Migração de débitos da Caixa para a PGFN busca acelerar negociações e ampliar recuperação de recursos para trabalhadores

A PGFN (Procuradoria-Geral da Fazenda Nacional) iniciou nesta 2ª feira (1º.jun.2026) a migração dos débitos do FGTS (Fundo de Garantia do Tempo de Serviço) inscritos em dívida ativa para seus sistemas. A mudança envolve cerca de 500 mil inscrições, que somam R$ 66,8 bilhões, e deve ser concluída até o fim de junho.

Na prática, a medida transfere da Caixa Econômica Federal para a PGFN a gestão da cobrança administrativa e judicial desses débitos. O objetivo é unificar procedimentos, reduzir a burocracia para empresas devedoras e ampliar a recuperação de recursos destinados aos trabalhadores.

Segundo o procurador-geral adjunto da Dívida Ativa da União e do FGTS, Theo Lucas Borges de Lima, o FGTS tem natureza diferente da dos tributos federais porque os recursos pertencem aos trabalhadores.

“O FGTS é um crédito do trabalhador, não é um crédito público nem da União. Quando o empregador deixa de fazer o recolhimento, a PGFN faz a cobrança em nome do trabalhador”, declarou.

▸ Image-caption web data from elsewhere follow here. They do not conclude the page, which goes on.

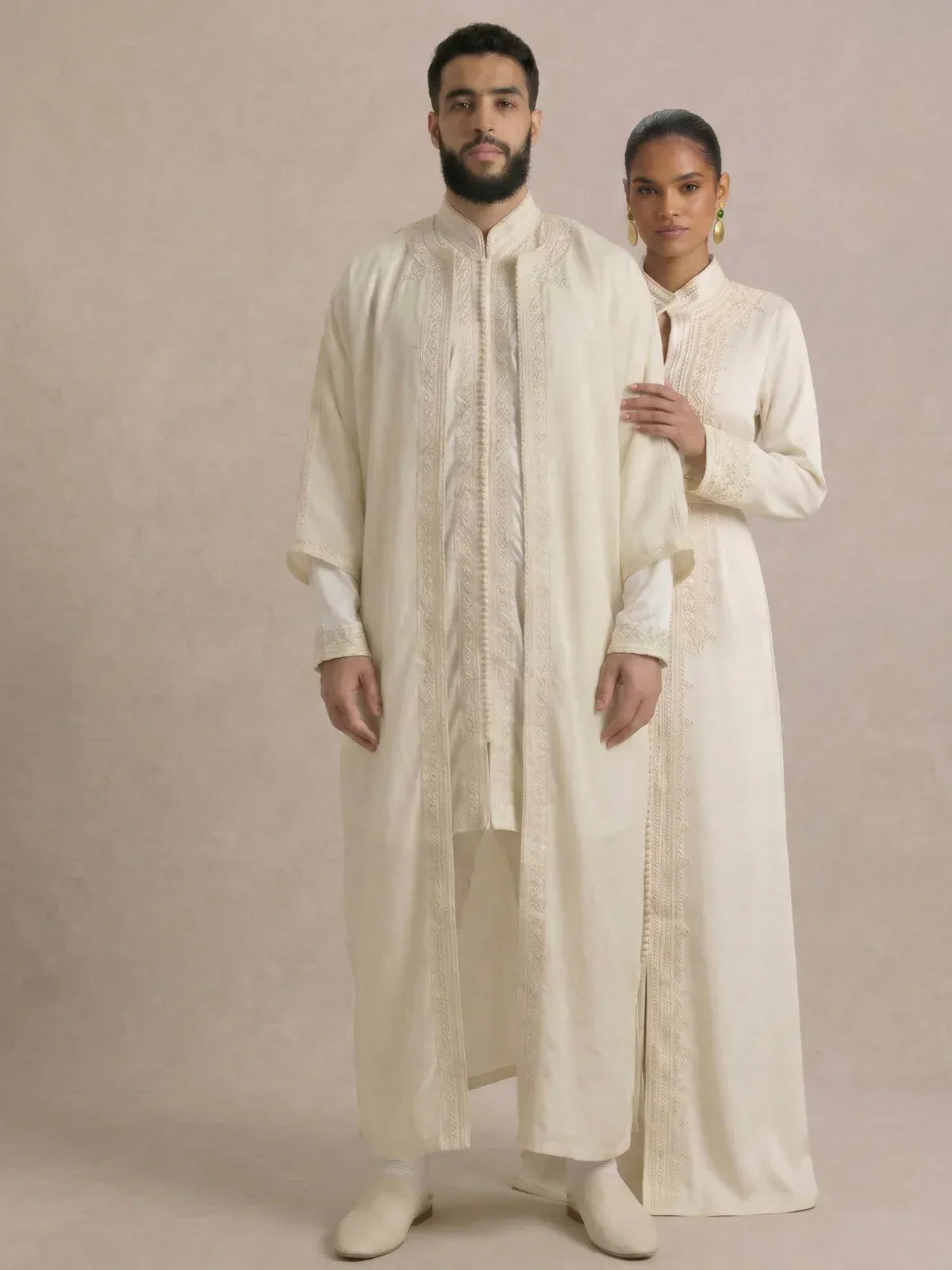 Witte Marokkaanse kaftan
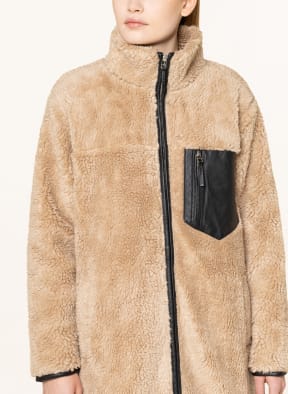 ANINE BING Kunstfell-Mantel RYDER, Farbe: CAMEL (Bild 1)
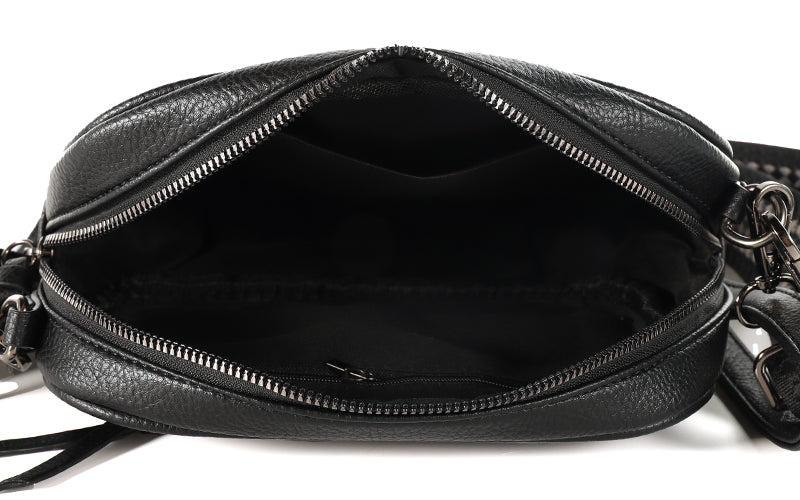 I'm Dutch schoudertas Santorini zwart black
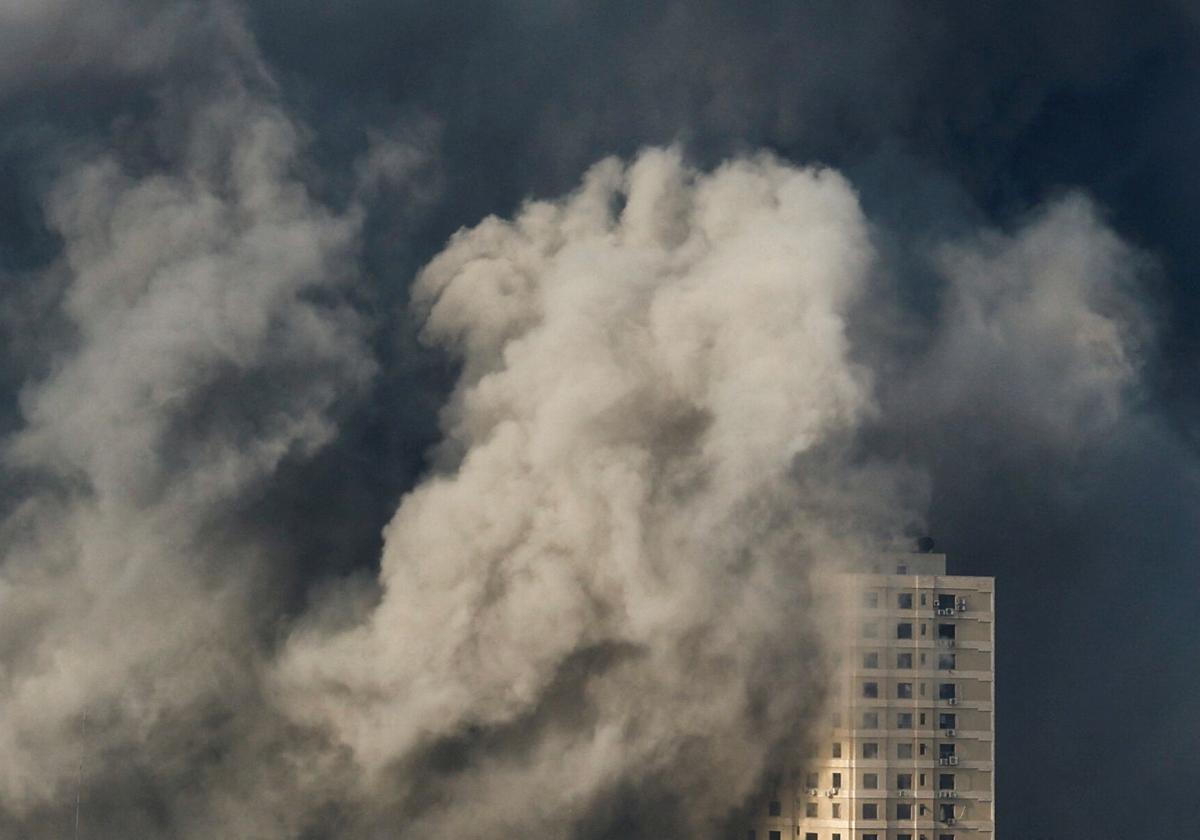 Un edificio destruido en Gaza.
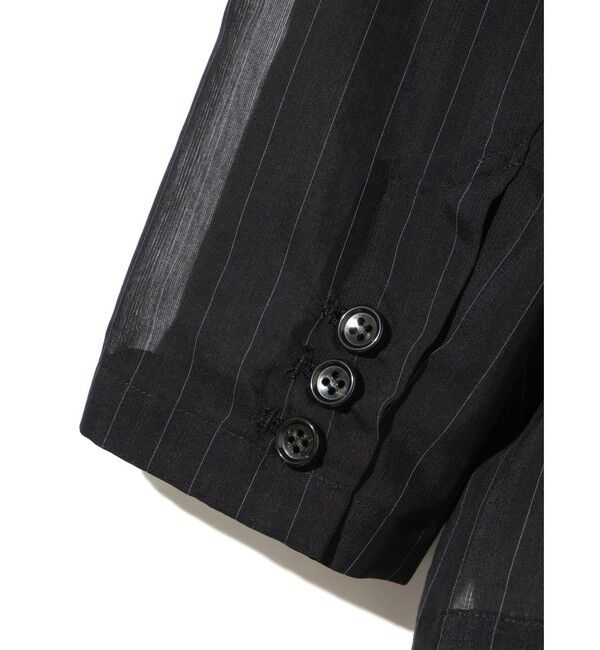 MIDIUMISOLID「MIDIUMISOLID Men&rsquo;s シアーストライプジャケット」|テーラードジャケット|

Os débitos já são cobrados pela PGFN em parceria com a Caixa. Segundo Borges de Lima, a migração permitirá aplicar ao FGTS as mesmas ferramentas tecnológicas usadas na cobrança da dívida ativa da União, tornando os procedimentos mais ágeis e simplificados.

Até agora, os débitos inscritos eram administrados em sistemas operados pela Caixa. Empresas que precisavam negociar valores devidos ao FGTS utilizavam canais diferentes dos empregados para regularizar dívidas tributárias federais.

De acordo com Borges de Lima, essa diferença gerava demora nos processos. Enquanto negociações de débitos federais costumam ser concluídas em poucos minutos no portal Regularize, da PGFN, acordos relacionados ao FGTS podiam levar até 90 dias.

“Levamos em média 6 minutos para fazer uma negociação no Regularize”, afirmou.

O QUE MUDA PARA AS EMPRESAS

A partir de agora, os débitos inscritos em dívida ativa do FGTS passarão a ser consultados e negociados diretamente no portal Regularize, utilizado pela PGFN para a cobrança de créditos federais.

Segundo a procuradoria, os débitos receberão o mesmo tratamento aplicado às dívidas tributárias, incluindo protesto, envio de notificações e oferta de modalidades de negociação.

Os parcelamentos e as transações já existentes continuarão a ser administrados pela Caixa. Novos acordos, porém, serão feitos diretamente pela PGFN.

Em julho, a procuradoria pretende lançar um edital de transação específico para débitos do FGTS. O programa poderá conceder descontos sobre juros e multas, mas não sobre os valores principais devidos aos trabalhadores.

“Nós jamais damos desconto sobre aquilo que pertence ao trabalhador. O desconto incide apenas sobre encargos e valores que pertencem ao fundo”, disse Borges de Lima.

BENEFÍCIOS PARA OS TRABALHADORES

A PGFN afirma que a migração também permitirá identificar com mais precisão quais trabalhadores são titulares dos créditos cobrados.

Hoje, um débito pode reunir valores referentes a diversos empregados e diferentes períodos. Com a individualização das informações, o depósito dos recursos recuperados nas contas vinculadas tende a ser feito com mais rapidez.

Outra medida prevista é a criação de uma área específica para consulta dos créditos em cobrança. O serviço deve ficar disponível entre o fim de 2026 e o início de 2027.

Segundo Borges de Lima, os trabalhadores também passarão a ser avisados quando houver recuperação de recursos em seu favor.

“Vamos notificar o trabalhador sempre que recuperarmos valores que pertençam a ele, informando que os recursos foram depositados na conta vinculada do FGTS”, declarou.